The median serum ferritin values in the study cohort were 308.58 ng/mL (IQR: 144.09–563.84), and the FHR values were 19.78 (IQR: 10.13–42.57).
The median values of SF and FHR were significantly higher in males with MSAP (p = 0.047, p = 0.012) or organ failure (p = 0.000, p = 0.000) and in non-survivors (p = 0.006, p = 0.009). This tendency was also observed in women, but the differences were not statistically significant (Table 2).
3.2. Severity of Acute Pancreatitis and Laboratory Parameters
In the study cohort, the median values of serum ferritin and FHR were significantly higher in the MSAP group in comparison with the MAP group (p = 0.011, p = 0.002) in the cases with organ failure (p = 0.000, p = 0.000) and in non-survivors (p = 0.013, p = 0.016) (Table 3).
Regarding other inflammatory biomarkers analyzed at the onset of acute pancreatitis, we observed a significant elevation of the median value of D-dimers in MSAP patients versus the MAP group (p = 0.051), in those with organ failure (p = 0.001) and in those who died (p = 0.021) (Table 3).
Another laboratory parameter suggestive of inflammation was the fibrinogen level, with a significant increase in the median values in the non-survivor group (p = 0.045). Procalcitonin, a well-known biomarker of severe infection, showed significantly higher levels in the MSAP group (p = 0.024), in patients with organ dysfunction (p = 0.000), and in patients who died (p = 0.007) (Table 3).
Another measured parameter with a significant increase in the median values was LDH in the group with organ failure (p = 0.000) (Table 3).
A comparison of all laboratory parameters of the mild and moderate–severe acute pancreatitis groups are illustrated in Table 4.
3.2.1. Correlations of Ferritin, FHR, and Other Laboratory Parameters with Acute Pancreatitis Severity
The serum ferritin levels showed a significant, positive, and moderate correlation with other inflammatory biomarkers like D-dimers (r = 0.461, p = 0.000; Figure 1), CRP (r = 0.483, p = 0.000; Figure 2), and procalcitonin (r = 0.507, p = 0.000; Figure 3) and a negative correlation with lipase (r = −0.227, p = 0.019; Figure 4).
Similarly, FHR was moderately correlated with the same parameters, i.e., D-dimers (r = 0.484, p = 0.000), CRP (r = 0.462, p = 0.000), and procalcitonin (p = 0.526, p = 0.000), and negatively correlated with lipase (r = −0.229, p = 0.018).
3.2.2. Risk Factors in Acute Pancreatitis
We evaluated the relationship of the laboratory markers with MSAP, organ failure, and mortality in the cohort study (Table 4).
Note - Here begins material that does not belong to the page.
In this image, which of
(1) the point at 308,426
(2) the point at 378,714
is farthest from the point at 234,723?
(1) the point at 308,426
In univariate regression analysis, serum ferritin, FHR, D-dimers, and leucocytes were associated with MSAP, organ failure, and mortality (Table 5). Other parameters like procalcitonin, creatinine, urea, and LDH were noted as risk factors for organ failure in AP patients. In multivariate analysis, in the case of the Atlanta score, only the FHR value continued to be statistically significant (OR = 1.028, 95% CI 1.006–1.051, p = 0.012) (Table 5).
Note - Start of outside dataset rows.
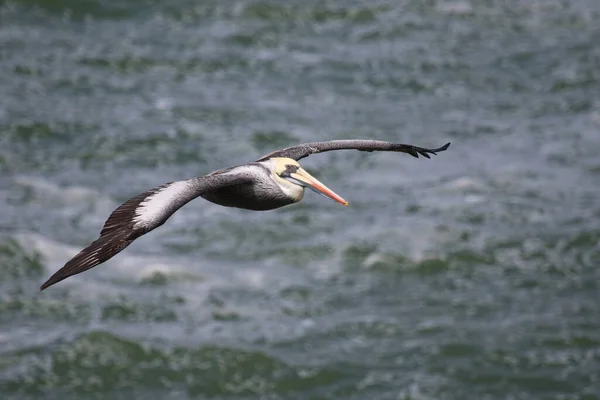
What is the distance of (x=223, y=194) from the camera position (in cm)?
1403

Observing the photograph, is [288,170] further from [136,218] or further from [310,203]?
[310,203]

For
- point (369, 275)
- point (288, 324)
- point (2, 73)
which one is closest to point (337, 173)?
point (369, 275)

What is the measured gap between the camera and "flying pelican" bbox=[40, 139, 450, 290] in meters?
12.1

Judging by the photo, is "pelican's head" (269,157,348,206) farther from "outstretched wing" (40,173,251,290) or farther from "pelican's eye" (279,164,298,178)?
"outstretched wing" (40,173,251,290)

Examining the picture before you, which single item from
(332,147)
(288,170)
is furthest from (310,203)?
(288,170)

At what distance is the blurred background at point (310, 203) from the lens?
2533 centimetres

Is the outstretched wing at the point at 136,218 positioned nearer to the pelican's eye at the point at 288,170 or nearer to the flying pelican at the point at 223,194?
the flying pelican at the point at 223,194

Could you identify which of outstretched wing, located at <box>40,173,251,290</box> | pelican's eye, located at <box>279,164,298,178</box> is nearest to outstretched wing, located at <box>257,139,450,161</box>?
pelican's eye, located at <box>279,164,298,178</box>

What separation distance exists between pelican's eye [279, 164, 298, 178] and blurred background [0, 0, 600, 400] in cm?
1100

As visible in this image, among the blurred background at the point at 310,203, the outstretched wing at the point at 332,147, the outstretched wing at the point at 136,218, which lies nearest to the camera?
the outstretched wing at the point at 136,218

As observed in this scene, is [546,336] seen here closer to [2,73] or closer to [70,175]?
[70,175]

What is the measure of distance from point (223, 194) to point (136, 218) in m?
1.90

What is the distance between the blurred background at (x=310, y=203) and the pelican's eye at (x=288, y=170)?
36.1 feet

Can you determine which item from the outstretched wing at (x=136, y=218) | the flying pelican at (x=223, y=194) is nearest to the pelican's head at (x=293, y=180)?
the flying pelican at (x=223, y=194)
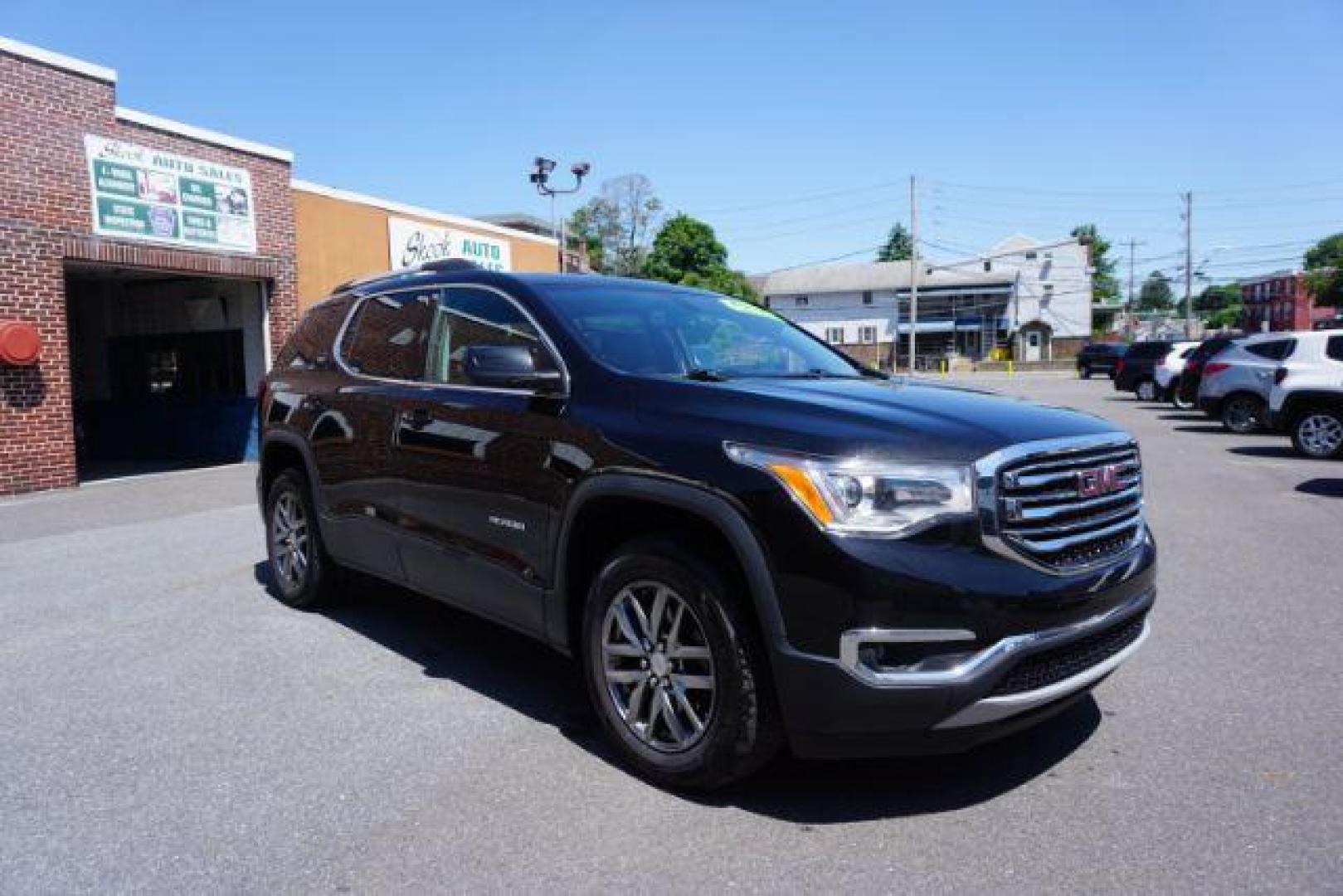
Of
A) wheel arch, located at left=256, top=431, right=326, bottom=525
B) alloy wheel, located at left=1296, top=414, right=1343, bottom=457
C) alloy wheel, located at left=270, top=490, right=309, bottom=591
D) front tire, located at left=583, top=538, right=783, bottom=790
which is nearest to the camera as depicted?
front tire, located at left=583, top=538, right=783, bottom=790

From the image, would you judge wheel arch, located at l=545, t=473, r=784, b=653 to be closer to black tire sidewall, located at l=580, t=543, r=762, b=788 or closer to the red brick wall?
black tire sidewall, located at l=580, t=543, r=762, b=788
3.3. Prediction of an Unfavorable Clinical Course
3.3.1. ROC Curve Analysis
The capacity of serum ferritin, FHR, and other biomarkers to predict organ failure, disease severity according to the Atlanta classification, and mortality was estimated by ROC curve analysis, and cut-off values were determined. FHR had a higher AUC value than ferritin and procalcitonin in predicting MSAP (AUC = 0.648, 95% CI 0.513–0.721, p = 0.007). SF, FHR, D-dimers, procalcitonin, and LDH had higher AUC values in predicting the development of organ failure (AUC = 0.730–0.796). However, SF, FHR, and procalcitonin had the highest AUC values in anticipating death (AUC = 0.802–0.827) compared to the other parameters (Table 5).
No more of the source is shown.